As we agonize over the murder of George Floyd, the names of victims of police brutality are being listed in the media. I want to honor the memory of a woman who may be overlooked, Lillie Belle Allen. She was not killed by police, but the Mayor and Chief of Police in the City of York, Pennsylvania, had created an atmosphere so racially tense and poisonous that driving down the wrong street led to her death.
I wrote about this previously, here and here. I learned this tragic history in 2018, many years after the fact. It shocked me to realize that I moved to York in 1973, lived there two years, and never heard of Lillie Belle Allen, Henry Schaad or the York race riots.

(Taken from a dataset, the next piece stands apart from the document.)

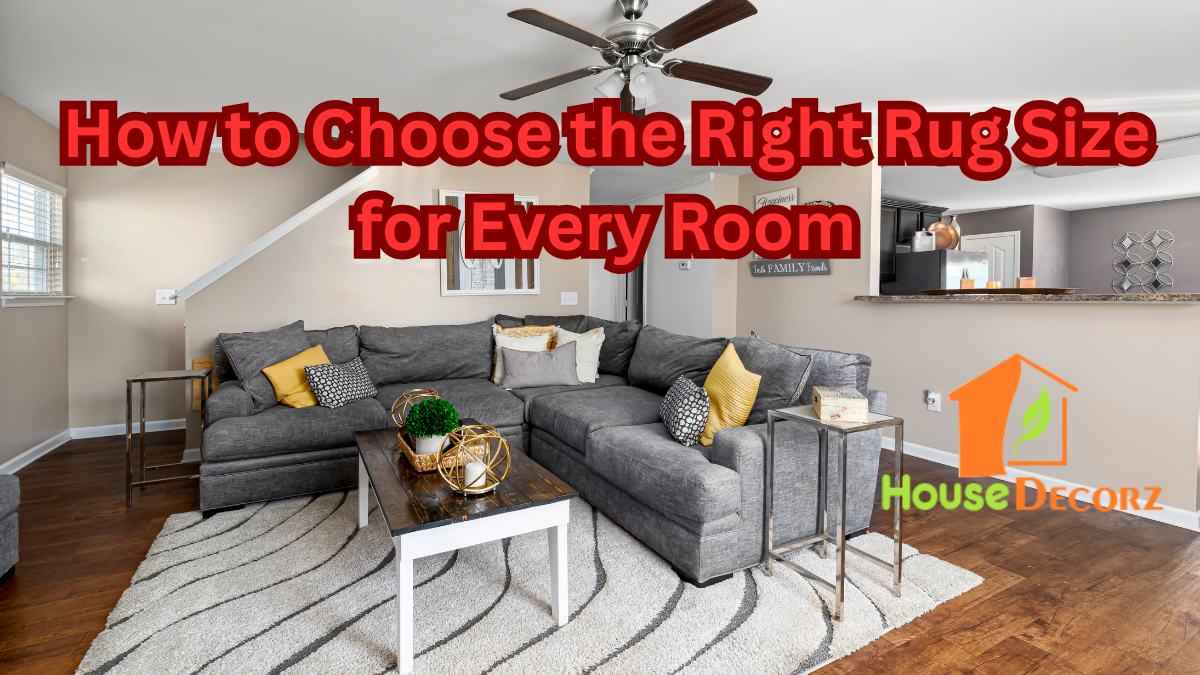 How to Choose the Right Rug Size for Every Room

What led up to the York riots, which are described in Wikipedia? In 1962, the City had imposed a discriminatory policy of aggressive policing in black neighborhoods, including the use of dogs. I don’t know why. I speculate that the white residents of York couldn’t tolerate the changes that came upon them in the 1950s and 1960s. African Americans from the South moved to York for work in its many factories. Suburbanization “hollowed out” the downtown. Schools were integrated by busing. Resentment festered. Gangs coalesced.
I am grateful to the York Daily Record and journalist Kim Strong for their reporting.
Some York residents regarded the summer of 1969 as a “draw”. One death on each “side”. I can’t accept this. Lillie Belle Allen was an uninvolved by-stander, not even a resident of York. Henry Schaad chose employment as a police officer. I regard his death as a particularly grim and awful case of the sins of the fathers being visited on the sons. One analyst, writing 30 years after the fact, concluded he died because he was a police officer, not because he was white. (York’s police force was not 100% white in 1969.)
I’m saddened by the death of Lillie Belle Allen. If she hadn’t been shot, she might now be 78 years old. Who knows what those lost decades might have brought? To her family, I offer sincere condolences.